Once the line holding "Cartus Toner Certo" is found, output it and all remaining lines of the data exactly, with every picture left out.

Brief descriptive captions
....

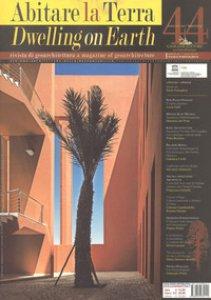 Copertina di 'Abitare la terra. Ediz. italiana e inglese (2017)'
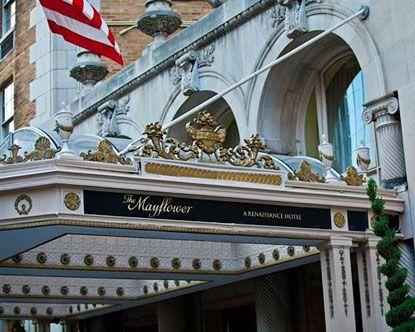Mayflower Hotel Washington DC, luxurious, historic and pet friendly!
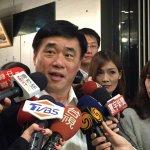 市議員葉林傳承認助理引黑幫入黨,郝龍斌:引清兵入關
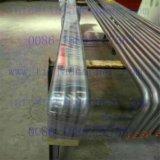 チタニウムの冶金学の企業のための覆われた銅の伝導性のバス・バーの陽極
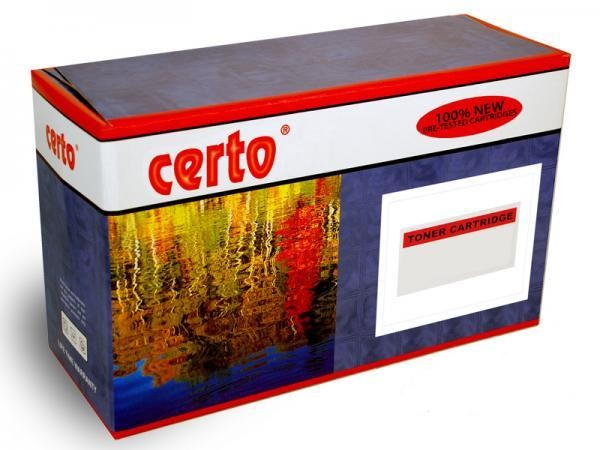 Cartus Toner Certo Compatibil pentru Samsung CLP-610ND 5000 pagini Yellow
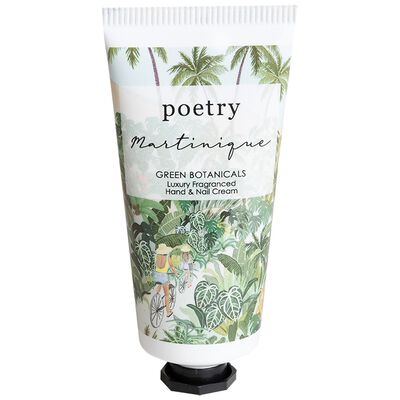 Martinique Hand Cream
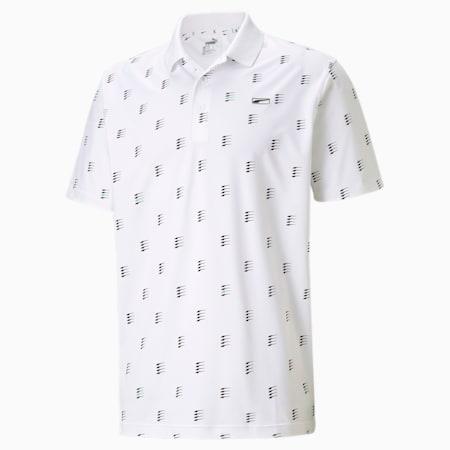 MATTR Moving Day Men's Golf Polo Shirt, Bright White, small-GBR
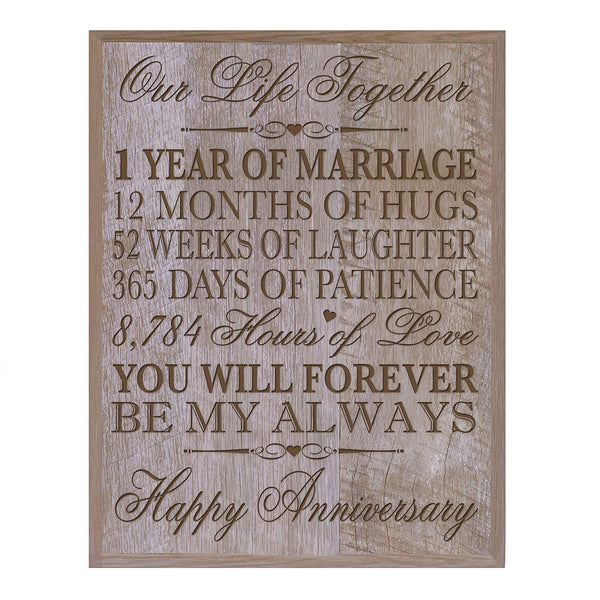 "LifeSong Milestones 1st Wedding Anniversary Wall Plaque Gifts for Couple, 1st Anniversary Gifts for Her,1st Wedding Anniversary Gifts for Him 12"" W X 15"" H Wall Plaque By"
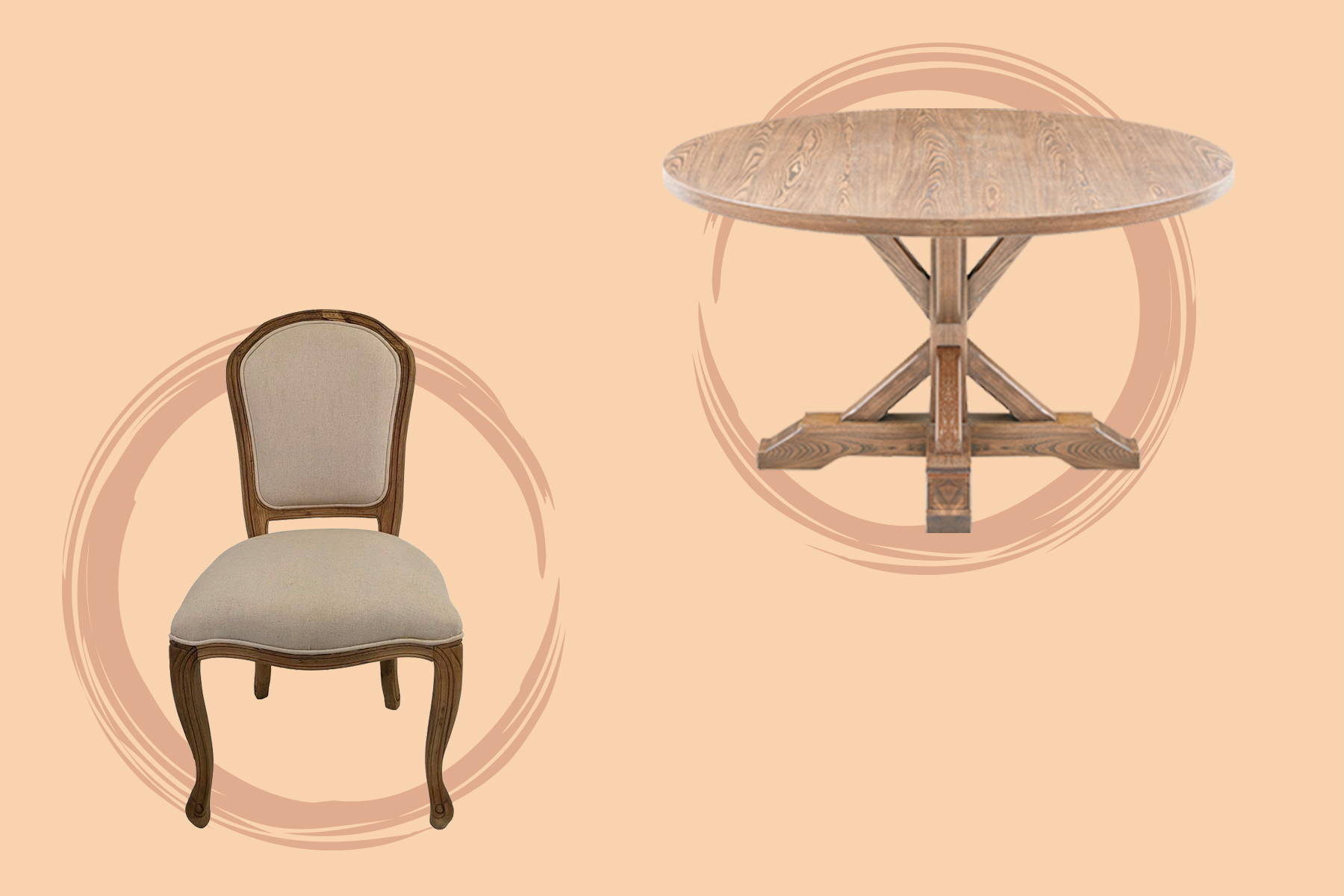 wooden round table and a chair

....

### Task response
 Cartus Toner Certo Compatibil pentru Samsung CLP-610ND 5000 pagini Yellow
 Martinique Hand Cream
 MATTR Moving Day Men's Golf Polo Shirt, Bright White, small-GBR
 "LifeSong Milestones 1st Wedding Anniversary Wall Plaque Gifts for Couple, 1st Anniversary Gifts for Her,1st Wedding Anniversary Gifts for Him 12"" W X 15"" H Wall Plaque By"
 wooden round table and a chair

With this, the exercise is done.